Während das Blut über meine Finger läuft stell ich mir die Frage, wie es soweit kommen konnte. Hast du mir nicht noch vor 24 Stunden gesagt, dass du mich liebst? Und jetzt - 24 Stunden später - liege ich auf der Rückbank in einem fremden Auto und habe ein Messer im Bauch, dessen Blutung sich nicht mehr stoppen lässt. Aber das ist okay, wirklich! Denn ich bin bereit zu gehen, auch wenn ich es nicht ganz verstehe. Vielleicht hat das Wort Liebe auch eine andere Definition für dich.
Es scheint dich nicht weiter zu beschäftigen, dass du mir gerade ein Messer in den Bauch gesteckt hast, so wie du gerade gelassen über den Highway fährst. Langsam lasse ich mich auf dem freien Sitz neben dir nieder und beobachte dich beim Fahren.

Ob du mich wieder nach Hause bringen solltest, hast du mich gefragt. Aber ich hatte schon dem neuen Typen versprochen mit ihm zu fahren. Eine Ablehnung fand ich unhöflich, also hab ich zugestimmt. Es sollte nur dieses eine Mal anders laufen.

Ruhig atmest du ein und aus, verfestigt nochmal deinen Griff ums Lenkrad. Still sitze ich neben dir und verschwimme mit der vorbeiziehenden Landschaft, wie eine billige Kopie die man an die Scheibe klebt.

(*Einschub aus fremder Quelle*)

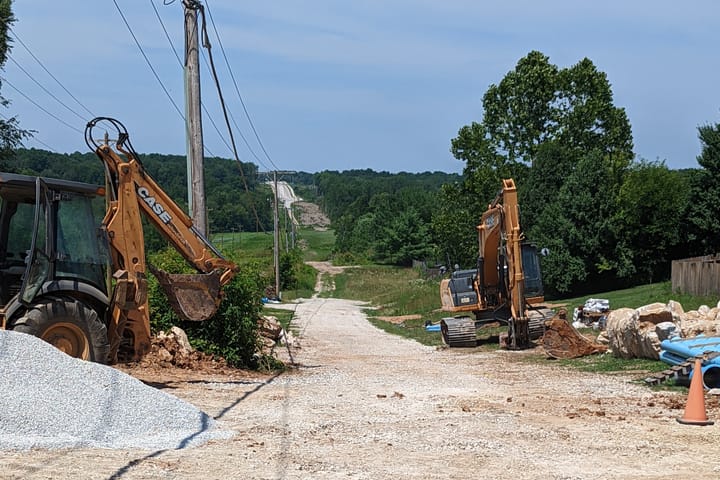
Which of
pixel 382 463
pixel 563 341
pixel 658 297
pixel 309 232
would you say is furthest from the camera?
pixel 309 232

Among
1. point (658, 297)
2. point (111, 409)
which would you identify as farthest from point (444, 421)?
point (658, 297)

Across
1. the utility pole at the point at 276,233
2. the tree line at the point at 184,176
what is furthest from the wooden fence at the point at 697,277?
the utility pole at the point at 276,233

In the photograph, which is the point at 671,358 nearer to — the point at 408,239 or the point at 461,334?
the point at 461,334

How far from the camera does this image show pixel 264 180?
6488cm

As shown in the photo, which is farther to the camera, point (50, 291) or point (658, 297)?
point (658, 297)

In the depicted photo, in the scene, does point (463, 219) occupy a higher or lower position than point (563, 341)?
higher

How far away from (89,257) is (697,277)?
23977 mm

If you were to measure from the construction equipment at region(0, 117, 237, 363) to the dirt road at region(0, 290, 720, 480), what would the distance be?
141cm

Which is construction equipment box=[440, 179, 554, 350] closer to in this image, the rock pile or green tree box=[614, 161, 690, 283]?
the rock pile

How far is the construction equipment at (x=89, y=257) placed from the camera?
1185cm

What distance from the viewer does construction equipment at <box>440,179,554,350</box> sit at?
22422mm

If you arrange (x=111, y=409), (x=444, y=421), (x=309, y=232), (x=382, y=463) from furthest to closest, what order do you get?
(x=309, y=232), (x=444, y=421), (x=111, y=409), (x=382, y=463)

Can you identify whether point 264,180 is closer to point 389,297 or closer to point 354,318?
point 389,297

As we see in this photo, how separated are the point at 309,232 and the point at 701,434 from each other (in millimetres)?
159978
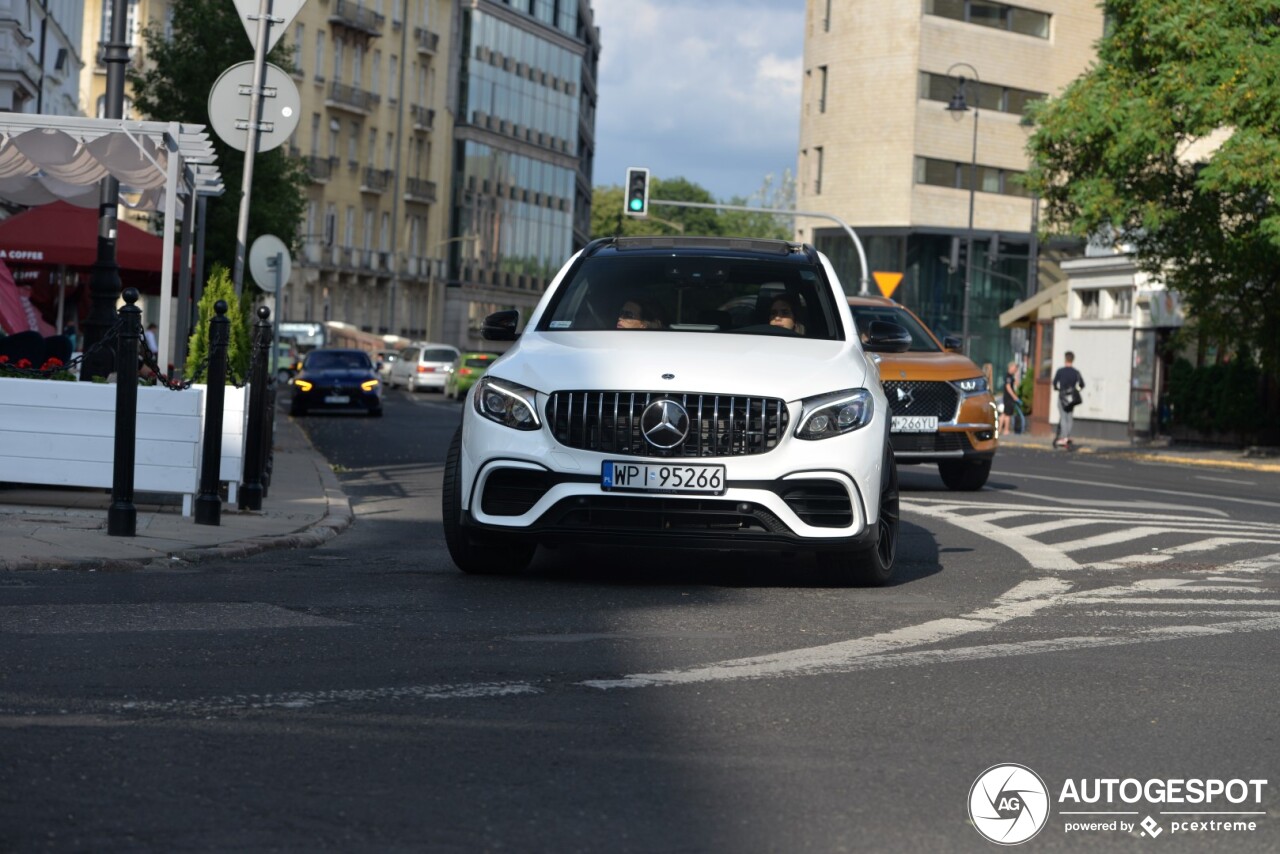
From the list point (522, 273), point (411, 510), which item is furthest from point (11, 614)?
point (522, 273)

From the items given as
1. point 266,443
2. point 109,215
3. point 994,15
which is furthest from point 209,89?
point 994,15

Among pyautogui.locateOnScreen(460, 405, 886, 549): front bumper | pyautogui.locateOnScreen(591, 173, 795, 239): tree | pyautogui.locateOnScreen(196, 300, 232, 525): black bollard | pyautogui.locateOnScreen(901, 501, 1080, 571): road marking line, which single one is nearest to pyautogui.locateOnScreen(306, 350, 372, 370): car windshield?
pyautogui.locateOnScreen(901, 501, 1080, 571): road marking line

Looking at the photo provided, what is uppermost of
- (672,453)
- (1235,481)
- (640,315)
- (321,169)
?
(321,169)

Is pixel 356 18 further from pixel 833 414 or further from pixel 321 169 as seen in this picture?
pixel 833 414

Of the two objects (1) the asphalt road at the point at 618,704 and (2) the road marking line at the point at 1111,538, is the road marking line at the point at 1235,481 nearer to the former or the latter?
(2) the road marking line at the point at 1111,538

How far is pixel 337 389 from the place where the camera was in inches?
1761

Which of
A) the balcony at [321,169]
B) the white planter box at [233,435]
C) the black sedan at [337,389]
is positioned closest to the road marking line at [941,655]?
the white planter box at [233,435]

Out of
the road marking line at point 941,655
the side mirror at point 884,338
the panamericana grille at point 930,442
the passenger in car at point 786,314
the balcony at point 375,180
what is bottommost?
the road marking line at point 941,655

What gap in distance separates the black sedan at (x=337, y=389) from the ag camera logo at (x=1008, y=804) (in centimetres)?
3960

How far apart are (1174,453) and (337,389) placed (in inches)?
676

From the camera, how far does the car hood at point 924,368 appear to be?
20.5m

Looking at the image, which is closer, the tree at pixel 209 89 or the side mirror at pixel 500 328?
the side mirror at pixel 500 328

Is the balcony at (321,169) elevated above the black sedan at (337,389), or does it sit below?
above

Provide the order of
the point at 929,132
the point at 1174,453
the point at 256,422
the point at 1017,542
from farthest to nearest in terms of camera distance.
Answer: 1. the point at 929,132
2. the point at 1174,453
3. the point at 256,422
4. the point at 1017,542
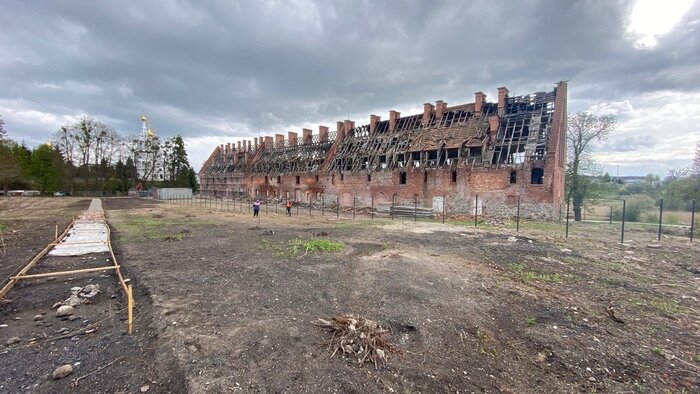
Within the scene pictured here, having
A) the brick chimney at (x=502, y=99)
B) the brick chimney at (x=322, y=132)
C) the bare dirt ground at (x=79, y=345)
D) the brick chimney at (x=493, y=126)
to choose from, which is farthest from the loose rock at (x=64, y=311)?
the brick chimney at (x=322, y=132)

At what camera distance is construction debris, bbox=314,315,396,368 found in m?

So wie ich jetzt wieder neben dir sitze sieht es aus, als wäre es nie anders gewesen. Als hättest du meine Leiche nicht in einem drekigen Auto liegen lassen. Doch das hast du. Genauso wie du uns heimlich auf dem Rückweg nach gefahren bist, obwohl du eigentlich einen anderen Weg hättest nehmen können, jetzt wo du mich nicht nach Hause bringen musstest. Doch in Zukunft wirst du immer diesen Weg wählen, um dich daran zu erinnern was du getan hast. Was du mir angetan hast.

Nach einer Viertelstunde hab ich deinen Wagen dann erkannt und dazu gedrängt anzuhalten und dich zur Rede zu stellen. Wir hielten an dem Rand eines kleinen Waldes, der neben der Straße liegt. Einen kleinen Wald, den ich nie wieder verlassen würde. Aber das wusste ich nicht, als ich aussteig um dich zu fragen, was das solle. Nicht die leiseste Ahnung hatte ich, dass du mich wieder zurück ins Auto drängst um mich dort ein zu sperren, nachdem du den Fahrer aggressiv aus dem Auto gezogen hast. Bei dir sah es gar nicht aus, als wäre der Typ ein Kopf größer und bestimmt 10 Kilo schwerer als du. Doch du hast ihn einfach raus gezogen, das Auto verriegelt und auf ihn eingeschlagen. Der Überraschungseffekt war definitiv auf deiner Seite, aber trotzdem hätte er dich - ohne das Brecheisen in deiner Hand - fertig gemacht. Hättest du das Auto - mit mir drin - nicht verriegelt wie einen Hochsicherheitstresor, dann wäre ich dazwischen gegangen, hätte dich von dem Neuen weg gezogen und dich beruhigt, hätte den Streit geklärt. Aber du hast das Auto verriegelt und ich konnte nur hilflos gegen die Scheiben schlagen und verzweifelt schreien. Doch das brachte nichts. Und so sah ich zu wie du mit dem Brecheisen immer öfter auf den schon längst verunstalteten Körper einschlugst, wie ein Laufwerk, dass man nicht mehr stoppen konnte. Als es dann irgendwann genug war, schlepptest du den Körper in den Wald hinein. Wie ein totes Tier auf der Straße, das den Verkehr behindert und deshalb zur Seite geräumt werden muss.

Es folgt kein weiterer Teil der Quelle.